▶ _Page excerpt_

***

September 17, 2003


MEDIA ADVISORY: Wesley Clark: The New Anti-War Candidate? Record Shows Clark Cheered Iraq War as "Right Call" (, September 16, 2003)

As time wore on, Clark's reservations seemed to give way. Clark explained on CNN (1/21/03) that if he had been in charge, "I probably wouldn't have made the moves that got us to this point. But just assuming that we're here at this point, then I think that the president is going to have to move ahead, despite the fact that the allies have reservations." As he later elaborated (CNN, 2/5/03): "The credibility of the United States is on the line, and Saddam Hussein has these weapons and so, you know, we're going to go ahead and do this and the rest of the world's got to get with us.... The U.N. has got to come in and belly up to the bar on this. But the president of the United States has put his credibility on the line, too. And so this is the time that these nations around the world, and the United Nations, are going to have to look at this evidence and decide who they line up with."

***

▶ _Supplied data_
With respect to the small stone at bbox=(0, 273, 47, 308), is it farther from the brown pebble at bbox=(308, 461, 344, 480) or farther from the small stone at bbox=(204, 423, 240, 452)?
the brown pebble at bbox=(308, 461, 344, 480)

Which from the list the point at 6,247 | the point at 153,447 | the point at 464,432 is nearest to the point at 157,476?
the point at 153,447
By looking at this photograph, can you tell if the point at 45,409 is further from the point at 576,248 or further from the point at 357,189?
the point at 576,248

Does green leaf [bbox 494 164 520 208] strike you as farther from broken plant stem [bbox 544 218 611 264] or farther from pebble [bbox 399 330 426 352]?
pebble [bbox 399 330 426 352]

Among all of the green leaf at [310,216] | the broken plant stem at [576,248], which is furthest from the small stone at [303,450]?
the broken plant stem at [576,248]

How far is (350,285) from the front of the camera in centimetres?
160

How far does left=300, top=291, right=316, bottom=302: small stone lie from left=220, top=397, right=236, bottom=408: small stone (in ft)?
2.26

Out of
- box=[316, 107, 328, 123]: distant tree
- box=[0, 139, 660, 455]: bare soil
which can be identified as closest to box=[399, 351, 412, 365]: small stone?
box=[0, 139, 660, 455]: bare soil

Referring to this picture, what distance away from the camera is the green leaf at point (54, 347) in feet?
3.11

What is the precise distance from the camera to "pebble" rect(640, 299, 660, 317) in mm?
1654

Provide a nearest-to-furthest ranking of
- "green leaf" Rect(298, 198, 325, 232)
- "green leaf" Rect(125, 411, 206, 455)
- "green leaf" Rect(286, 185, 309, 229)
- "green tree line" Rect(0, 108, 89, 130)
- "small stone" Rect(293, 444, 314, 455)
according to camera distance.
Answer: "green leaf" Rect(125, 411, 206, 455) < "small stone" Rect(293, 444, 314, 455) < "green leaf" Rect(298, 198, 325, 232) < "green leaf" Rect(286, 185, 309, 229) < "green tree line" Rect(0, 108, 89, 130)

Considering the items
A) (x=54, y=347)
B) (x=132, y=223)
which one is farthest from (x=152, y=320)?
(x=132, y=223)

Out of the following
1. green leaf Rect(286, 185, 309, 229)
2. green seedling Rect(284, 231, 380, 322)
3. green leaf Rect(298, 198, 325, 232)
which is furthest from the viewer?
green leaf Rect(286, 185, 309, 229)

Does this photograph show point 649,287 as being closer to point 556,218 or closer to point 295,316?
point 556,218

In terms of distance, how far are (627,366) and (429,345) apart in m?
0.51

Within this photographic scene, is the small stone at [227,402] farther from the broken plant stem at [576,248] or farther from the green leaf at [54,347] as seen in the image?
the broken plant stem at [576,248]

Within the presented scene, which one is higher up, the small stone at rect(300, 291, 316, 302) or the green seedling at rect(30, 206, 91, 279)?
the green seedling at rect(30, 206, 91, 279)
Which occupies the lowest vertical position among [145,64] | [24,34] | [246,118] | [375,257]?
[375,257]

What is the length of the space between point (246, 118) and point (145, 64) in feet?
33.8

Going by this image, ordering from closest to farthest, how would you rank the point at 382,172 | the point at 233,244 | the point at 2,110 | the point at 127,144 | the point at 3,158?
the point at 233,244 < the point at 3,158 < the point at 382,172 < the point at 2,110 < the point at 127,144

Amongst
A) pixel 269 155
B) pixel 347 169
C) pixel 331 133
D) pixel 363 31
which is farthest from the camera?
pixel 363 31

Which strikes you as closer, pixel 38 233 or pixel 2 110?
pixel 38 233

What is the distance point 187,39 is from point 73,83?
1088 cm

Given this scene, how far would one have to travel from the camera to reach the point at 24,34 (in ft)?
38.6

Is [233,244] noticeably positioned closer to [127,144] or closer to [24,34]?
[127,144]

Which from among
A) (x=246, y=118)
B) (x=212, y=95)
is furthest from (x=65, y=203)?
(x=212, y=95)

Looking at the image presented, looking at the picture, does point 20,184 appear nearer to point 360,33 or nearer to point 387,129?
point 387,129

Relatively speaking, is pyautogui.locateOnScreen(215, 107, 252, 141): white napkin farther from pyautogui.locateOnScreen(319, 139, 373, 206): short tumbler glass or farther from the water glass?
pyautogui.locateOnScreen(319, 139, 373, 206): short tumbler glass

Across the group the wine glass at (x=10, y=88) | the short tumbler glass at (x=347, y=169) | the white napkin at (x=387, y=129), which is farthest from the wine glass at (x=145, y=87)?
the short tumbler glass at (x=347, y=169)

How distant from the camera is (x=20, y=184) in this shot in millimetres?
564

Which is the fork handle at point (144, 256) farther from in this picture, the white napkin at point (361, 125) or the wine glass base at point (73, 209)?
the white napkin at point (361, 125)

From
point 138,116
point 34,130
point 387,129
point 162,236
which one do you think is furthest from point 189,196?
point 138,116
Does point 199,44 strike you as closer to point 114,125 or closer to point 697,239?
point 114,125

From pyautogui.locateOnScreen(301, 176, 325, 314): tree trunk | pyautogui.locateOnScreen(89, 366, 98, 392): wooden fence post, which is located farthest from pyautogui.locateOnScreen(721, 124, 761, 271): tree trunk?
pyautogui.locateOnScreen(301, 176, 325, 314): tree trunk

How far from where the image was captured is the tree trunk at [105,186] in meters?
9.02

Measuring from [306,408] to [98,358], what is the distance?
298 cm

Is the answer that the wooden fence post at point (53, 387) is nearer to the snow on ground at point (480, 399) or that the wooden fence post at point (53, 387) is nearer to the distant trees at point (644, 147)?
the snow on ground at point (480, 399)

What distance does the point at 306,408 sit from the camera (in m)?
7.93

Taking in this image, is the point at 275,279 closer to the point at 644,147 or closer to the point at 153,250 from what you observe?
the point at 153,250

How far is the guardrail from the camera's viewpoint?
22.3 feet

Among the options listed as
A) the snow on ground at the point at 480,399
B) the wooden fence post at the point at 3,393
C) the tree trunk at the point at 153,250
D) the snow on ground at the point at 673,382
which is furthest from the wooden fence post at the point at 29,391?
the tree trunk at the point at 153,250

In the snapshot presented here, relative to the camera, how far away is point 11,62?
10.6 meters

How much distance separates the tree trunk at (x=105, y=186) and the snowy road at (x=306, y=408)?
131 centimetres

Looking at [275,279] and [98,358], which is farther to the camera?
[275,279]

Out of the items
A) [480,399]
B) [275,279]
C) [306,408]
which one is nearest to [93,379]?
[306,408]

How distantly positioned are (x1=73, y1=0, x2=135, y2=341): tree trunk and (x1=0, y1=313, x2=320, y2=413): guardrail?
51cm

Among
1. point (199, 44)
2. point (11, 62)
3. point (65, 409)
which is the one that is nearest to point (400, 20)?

***

▶ _Written tasks_
1. In the Wesley Clark media advisory, on which network did Clark speak on January 21, 2003?
2. According to the Wesley Clark media advisory, what reasons did Clark give on February 5, 2003, for why other nations and the United Nations had to side with the United States?
3. Resume the Wesley Clark media advisory from its last sentence.
None of the tasks requires the material.

▶ _Task results_
1. CNN

2. Clark said the credibility of the United States was on the line and that Saddam Hussein had the weapons in question. He added that the president had also put his own credibility on the line, so other nations and the U.N. had to look at the evidence and decide who they would line up with.

3.
On the question of Iraq's supposed weapons of mass destruction, Clark seemed remarkably confident of their existence. Clark told CNN's Miles O'Brien that Saddam Hussein "does have weapons of mass destruction." When O'Brien asked, "And you could say that categorically?" Clark was resolute: "Absolutely" (1/18/03). When CNN's Zahn (4/2/03) asked if he had any doubts about finding the weapons, Clark responded: "I think they will be found. There's so much intelligence on this."

After the fall of Baghdad, any remaining qualms Clark had about the wisdom of the war seemed to evaporate. "Liberation is at hand. Liberation-- the powerful balm that justifies painful sacrifice, erases lingering doubt and reinforces bold actions," Clark wrote in a London Times column (4/10/03). "Already the scent of victory is in the air." Though he had been critical of Pentagon tactics, Clark was exuberant about the results of "a lean plan, using only about a third of the ground combat power of the Gulf War. If the alternative to attacking in March with the equivalent of four divisions was to wait until late April to attack with five, they certainly made the right call."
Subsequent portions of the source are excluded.